Task instructions: Convert the data below into a JSON list of strings with one string for each line, leaving out blank lines.

Records for this exercise:
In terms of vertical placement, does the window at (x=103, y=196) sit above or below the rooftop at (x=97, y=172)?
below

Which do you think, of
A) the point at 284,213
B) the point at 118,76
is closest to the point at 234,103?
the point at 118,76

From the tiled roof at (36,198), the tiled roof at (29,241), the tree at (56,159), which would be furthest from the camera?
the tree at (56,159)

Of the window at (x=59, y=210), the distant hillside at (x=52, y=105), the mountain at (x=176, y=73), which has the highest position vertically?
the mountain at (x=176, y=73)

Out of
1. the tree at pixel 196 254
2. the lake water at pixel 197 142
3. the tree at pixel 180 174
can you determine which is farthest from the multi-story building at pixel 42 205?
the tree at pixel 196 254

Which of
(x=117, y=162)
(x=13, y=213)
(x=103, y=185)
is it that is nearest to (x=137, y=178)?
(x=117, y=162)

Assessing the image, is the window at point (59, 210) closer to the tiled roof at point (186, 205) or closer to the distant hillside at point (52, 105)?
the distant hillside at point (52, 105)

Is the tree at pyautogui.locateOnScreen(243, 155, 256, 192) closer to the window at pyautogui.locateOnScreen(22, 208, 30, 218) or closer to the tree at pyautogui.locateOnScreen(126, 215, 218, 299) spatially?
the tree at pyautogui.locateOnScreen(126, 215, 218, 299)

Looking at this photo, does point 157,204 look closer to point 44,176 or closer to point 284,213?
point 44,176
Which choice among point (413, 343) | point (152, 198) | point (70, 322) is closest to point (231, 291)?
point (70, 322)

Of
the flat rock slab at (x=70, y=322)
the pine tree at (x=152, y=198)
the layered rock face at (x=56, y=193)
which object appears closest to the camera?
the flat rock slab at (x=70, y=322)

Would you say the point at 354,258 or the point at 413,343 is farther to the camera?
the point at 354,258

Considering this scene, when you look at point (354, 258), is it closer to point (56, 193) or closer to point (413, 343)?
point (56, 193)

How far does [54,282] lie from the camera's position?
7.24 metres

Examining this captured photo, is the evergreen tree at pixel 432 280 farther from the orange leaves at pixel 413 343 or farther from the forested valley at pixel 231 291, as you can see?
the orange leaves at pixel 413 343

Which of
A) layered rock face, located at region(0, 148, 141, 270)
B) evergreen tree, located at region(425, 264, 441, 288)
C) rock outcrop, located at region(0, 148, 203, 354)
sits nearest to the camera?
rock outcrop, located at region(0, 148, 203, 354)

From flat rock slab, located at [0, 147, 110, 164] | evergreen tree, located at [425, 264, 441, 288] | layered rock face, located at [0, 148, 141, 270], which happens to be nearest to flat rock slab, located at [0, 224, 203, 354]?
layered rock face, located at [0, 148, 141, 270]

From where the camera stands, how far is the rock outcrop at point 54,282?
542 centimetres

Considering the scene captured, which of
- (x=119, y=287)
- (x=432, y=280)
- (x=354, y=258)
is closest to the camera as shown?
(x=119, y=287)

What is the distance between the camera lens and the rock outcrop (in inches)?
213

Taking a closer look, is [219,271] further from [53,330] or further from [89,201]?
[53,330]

Task result:
[
  "In terms of vertical placement, does the window at (x=103, y=196) sit above or below the rooftop at (x=97, y=172)?",
  "below",
  "Which do you think, of",
  "A) the point at 284,213",
  "B) the point at 118,76",
  "is closest to the point at 234,103?",
  "the point at 118,76",
  "From the tiled roof at (36,198), the tiled roof at (29,241), the tree at (56,159), which would be furthest from the camera?",
  "the tree at (56,159)",
  "Of the window at (x=59, y=210), the distant hillside at (x=52, y=105), the mountain at (x=176, y=73), which has the highest position vertically?",
  "the mountain at (x=176, y=73)",
  "Out of",
  "1. the tree at pixel 196 254",
  "2. the lake water at pixel 197 142",
  "3. the tree at pixel 180 174",
  "can you determine which is farthest from the multi-story building at pixel 42 205?",
  "the tree at pixel 196 254",
  "Which of",
  "(x=117, y=162)",
  "(x=13, y=213)",
  "(x=103, y=185)",
  "is it that is nearest to (x=137, y=178)?",
  "(x=117, y=162)",
  "Assessing the image, is the window at point (59, 210) closer to the tiled roof at point (186, 205) or closer to the distant hillside at point (52, 105)?",
  "the distant hillside at point (52, 105)",
  "Is the tree at pyautogui.locateOnScreen(243, 155, 256, 192) closer to the window at pyautogui.locateOnScreen(22, 208, 30, 218) or closer to the tree at pyautogui.locateOnScreen(126, 215, 218, 299) spatially?",
  "the tree at pyautogui.locateOnScreen(126, 215, 218, 299)",
  "Looking at this photo, does point 157,204 look closer to point 44,176 or closer to point 284,213?",
  "point 44,176",
  "Which choice among point (413, 343) | point (152, 198) | point (70, 322) is closest to point (231, 291)?",
  "point (70, 322)",
  "Of",
  "the flat rock slab at (x=70, y=322)",
  "the pine tree at (x=152, y=198)",
  "the layered rock face at (x=56, y=193)",
  "which object appears closest to the camera?",
  "the flat rock slab at (x=70, y=322)",
  "Would you say the point at 354,258 or the point at 413,343 is farther to the camera?",
  "the point at 354,258",
  "Considering this scene, when you look at point (354, 258), is it closer to point (56, 193) or closer to point (413, 343)?",
  "point (56, 193)",
  "How far does [54,282] lie from the camera's position?",
  "7.24 metres",
  "Examining this captured photo, is the evergreen tree at pixel 432 280 farther from the orange leaves at pixel 413 343 or farther from the forested valley at pixel 231 291, as you can see?",
  "the orange leaves at pixel 413 343",
  "Which of",
  "A) layered rock face, located at region(0, 148, 141, 270)",
  "B) evergreen tree, located at region(425, 264, 441, 288)",
  "C) rock outcrop, located at region(0, 148, 203, 354)",
  "sits nearest to the camera?",
  "rock outcrop, located at region(0, 148, 203, 354)",
  "From flat rock slab, located at [0, 147, 110, 164] | evergreen tree, located at [425, 264, 441, 288] | layered rock face, located at [0, 148, 141, 270], which happens to be nearest to flat rock slab, located at [0, 224, 203, 354]?",
  "layered rock face, located at [0, 148, 141, 270]",
  "From where the camera stands, how far is the rock outcrop at point 54,282?",
  "542 centimetres",
  "Considering the scene captured, which of",
  "- (x=119, y=287)",
  "- (x=432, y=280)",
  "- (x=354, y=258)",
  "is closest to the camera as shown?",
  "(x=119, y=287)",
  "What is the distance between the camera lens and the rock outcrop (in inches)?",
  "213",
  "Taking a closer look, is [219,271] further from [53,330] or further from [89,201]?",
  "[53,330]"
]